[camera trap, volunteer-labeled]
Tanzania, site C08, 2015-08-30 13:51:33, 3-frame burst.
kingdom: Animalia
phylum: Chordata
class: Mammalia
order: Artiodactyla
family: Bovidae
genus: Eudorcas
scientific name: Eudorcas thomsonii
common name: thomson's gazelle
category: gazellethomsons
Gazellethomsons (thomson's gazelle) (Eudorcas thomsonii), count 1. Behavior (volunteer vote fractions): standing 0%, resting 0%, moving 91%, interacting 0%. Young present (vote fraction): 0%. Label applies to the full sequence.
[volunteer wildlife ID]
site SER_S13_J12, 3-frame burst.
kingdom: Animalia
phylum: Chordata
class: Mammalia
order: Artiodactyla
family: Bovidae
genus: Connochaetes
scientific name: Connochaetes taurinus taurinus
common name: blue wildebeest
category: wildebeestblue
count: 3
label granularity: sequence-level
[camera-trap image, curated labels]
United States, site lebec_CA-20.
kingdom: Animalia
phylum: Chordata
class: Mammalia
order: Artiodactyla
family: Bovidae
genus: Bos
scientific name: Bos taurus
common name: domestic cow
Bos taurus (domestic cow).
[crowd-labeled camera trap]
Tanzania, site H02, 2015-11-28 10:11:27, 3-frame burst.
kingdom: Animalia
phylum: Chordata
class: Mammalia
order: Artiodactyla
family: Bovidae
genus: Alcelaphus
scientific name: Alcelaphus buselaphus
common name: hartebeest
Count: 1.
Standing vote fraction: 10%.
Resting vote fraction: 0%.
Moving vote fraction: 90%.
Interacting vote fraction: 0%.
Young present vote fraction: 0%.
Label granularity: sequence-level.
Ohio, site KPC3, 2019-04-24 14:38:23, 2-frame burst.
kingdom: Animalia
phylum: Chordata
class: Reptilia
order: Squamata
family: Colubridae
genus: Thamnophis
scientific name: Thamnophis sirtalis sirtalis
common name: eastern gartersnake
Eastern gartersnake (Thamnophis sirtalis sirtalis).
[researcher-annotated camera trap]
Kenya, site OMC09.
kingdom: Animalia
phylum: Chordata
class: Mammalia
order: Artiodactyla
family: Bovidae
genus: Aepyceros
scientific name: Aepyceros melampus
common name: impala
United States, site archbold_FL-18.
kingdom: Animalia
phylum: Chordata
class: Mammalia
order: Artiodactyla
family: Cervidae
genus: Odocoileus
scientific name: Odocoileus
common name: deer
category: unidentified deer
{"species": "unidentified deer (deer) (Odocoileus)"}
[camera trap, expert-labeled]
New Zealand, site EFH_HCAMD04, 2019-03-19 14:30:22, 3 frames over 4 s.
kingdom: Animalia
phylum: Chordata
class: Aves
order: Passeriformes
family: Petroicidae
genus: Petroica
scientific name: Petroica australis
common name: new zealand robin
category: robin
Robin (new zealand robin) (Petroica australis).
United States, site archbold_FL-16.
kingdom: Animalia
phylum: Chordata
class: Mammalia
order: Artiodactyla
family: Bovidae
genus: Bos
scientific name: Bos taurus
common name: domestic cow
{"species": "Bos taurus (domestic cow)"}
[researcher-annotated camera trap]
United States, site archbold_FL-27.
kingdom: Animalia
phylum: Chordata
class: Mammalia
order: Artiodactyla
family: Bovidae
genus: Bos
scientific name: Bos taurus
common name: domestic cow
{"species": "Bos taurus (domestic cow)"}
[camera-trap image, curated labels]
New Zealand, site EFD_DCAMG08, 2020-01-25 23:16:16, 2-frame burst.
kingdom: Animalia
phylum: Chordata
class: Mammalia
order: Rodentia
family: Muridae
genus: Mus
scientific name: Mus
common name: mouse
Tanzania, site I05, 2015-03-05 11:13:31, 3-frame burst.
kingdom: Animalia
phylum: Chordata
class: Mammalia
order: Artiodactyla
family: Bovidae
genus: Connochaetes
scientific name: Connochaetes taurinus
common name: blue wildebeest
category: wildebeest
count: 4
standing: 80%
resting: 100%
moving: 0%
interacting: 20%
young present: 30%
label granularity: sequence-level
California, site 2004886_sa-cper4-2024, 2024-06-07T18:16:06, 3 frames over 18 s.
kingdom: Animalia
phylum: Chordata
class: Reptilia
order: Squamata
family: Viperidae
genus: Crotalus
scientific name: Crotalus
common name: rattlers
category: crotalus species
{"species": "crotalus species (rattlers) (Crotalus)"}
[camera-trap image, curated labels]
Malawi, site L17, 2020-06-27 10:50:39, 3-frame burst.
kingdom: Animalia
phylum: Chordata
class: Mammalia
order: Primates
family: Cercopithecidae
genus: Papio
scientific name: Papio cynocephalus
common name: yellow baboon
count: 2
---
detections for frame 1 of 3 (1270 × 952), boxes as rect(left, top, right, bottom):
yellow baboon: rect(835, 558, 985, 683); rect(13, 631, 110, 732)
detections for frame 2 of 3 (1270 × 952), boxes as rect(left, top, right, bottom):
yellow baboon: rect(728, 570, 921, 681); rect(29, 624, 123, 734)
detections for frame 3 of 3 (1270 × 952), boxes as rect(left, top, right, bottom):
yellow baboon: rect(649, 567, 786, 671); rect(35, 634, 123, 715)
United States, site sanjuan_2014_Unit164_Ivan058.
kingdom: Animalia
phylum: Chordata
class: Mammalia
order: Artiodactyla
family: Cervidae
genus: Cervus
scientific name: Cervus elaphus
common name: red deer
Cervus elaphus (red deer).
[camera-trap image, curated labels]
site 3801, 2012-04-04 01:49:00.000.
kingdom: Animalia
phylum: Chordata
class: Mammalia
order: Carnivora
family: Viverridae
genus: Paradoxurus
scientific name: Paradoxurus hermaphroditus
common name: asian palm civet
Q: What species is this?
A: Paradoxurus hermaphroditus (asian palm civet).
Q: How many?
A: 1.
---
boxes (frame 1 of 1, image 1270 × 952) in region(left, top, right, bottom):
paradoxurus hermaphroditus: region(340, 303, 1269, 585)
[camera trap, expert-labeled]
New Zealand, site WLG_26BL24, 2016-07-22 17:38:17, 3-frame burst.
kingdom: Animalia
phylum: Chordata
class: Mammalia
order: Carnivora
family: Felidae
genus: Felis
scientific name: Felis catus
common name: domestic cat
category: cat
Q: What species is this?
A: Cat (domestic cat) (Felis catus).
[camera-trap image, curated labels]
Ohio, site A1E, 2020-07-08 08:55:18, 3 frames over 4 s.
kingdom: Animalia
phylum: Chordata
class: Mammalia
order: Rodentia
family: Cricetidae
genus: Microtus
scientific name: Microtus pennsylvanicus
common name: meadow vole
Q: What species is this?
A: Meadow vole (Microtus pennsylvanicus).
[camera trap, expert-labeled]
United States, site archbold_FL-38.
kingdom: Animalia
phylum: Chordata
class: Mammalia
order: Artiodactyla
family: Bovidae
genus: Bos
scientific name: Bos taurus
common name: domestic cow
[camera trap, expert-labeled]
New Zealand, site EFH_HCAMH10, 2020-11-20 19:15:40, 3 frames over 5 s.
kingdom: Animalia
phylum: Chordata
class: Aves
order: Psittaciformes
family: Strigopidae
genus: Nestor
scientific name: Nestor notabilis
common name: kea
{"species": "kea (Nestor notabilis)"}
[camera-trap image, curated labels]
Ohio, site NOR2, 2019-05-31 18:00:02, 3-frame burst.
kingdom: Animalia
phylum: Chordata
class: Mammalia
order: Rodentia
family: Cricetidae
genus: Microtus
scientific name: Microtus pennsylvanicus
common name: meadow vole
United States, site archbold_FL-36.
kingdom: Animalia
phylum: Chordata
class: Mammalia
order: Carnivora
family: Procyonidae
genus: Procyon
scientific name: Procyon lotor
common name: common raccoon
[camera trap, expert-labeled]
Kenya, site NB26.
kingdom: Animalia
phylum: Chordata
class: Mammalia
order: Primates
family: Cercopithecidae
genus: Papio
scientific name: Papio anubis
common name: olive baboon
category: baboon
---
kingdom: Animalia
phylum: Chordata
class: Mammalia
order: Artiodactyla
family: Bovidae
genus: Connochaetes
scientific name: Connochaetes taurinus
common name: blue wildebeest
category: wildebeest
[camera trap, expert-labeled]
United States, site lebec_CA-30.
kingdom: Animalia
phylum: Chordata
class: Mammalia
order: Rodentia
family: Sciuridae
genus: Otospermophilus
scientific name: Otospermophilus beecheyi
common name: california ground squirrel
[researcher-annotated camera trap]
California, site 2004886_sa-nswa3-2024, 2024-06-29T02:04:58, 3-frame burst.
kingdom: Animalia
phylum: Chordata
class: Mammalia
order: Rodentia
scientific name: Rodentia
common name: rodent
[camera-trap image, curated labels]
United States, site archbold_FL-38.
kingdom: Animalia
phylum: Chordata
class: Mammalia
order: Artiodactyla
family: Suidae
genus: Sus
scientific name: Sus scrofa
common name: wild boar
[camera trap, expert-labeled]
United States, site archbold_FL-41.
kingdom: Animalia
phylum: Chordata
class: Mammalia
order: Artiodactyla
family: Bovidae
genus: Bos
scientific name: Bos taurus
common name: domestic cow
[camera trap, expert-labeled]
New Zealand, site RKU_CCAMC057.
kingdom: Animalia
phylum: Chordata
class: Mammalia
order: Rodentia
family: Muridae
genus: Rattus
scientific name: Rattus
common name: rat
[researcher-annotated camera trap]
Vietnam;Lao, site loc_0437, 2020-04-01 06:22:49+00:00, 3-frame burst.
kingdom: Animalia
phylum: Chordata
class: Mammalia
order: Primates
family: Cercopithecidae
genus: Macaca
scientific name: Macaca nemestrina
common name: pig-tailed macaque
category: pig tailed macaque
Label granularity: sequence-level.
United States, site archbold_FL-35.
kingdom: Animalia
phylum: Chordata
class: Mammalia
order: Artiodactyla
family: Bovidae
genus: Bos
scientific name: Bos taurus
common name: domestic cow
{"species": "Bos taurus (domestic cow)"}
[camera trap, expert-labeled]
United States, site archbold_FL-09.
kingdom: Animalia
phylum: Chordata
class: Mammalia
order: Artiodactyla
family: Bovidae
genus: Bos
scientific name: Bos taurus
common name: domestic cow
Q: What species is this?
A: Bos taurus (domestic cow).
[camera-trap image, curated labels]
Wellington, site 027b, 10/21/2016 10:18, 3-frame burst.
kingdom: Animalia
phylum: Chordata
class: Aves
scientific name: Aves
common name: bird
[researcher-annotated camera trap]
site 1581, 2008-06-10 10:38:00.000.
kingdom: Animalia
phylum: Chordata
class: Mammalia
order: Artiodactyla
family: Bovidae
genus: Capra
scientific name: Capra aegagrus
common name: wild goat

------------------------

Task to complete - Set the entries down again exactly, beginning with their first line and ending with the line that contains "[volunteer wildlife ID]"; omit all other lines.

Solution to this problem -
[camera trap, volunteer-labeled]
Tanzania, site C08, 2015-08-30 13:51:33, 3-frame burst.
kingdom: Animalia
phylum: Chordata
class: Mammalia
order: Artiodactyla
family: Bovidae
genus: Eudorcas
scientific name: Eudorcas thomsonii
common name: thomson's gazelle
category: gazellethomsons
Gazellethomsons (thomson's gazelle) (Eudorcas thomsonii), count 1. Behavior (volunteer vote fractions): standing 0%, resting 0%, moving 91%, interacting 0%. Young present (vote fraction): 0%. Label applies to the full sequence.
[volunteer wildlife ID]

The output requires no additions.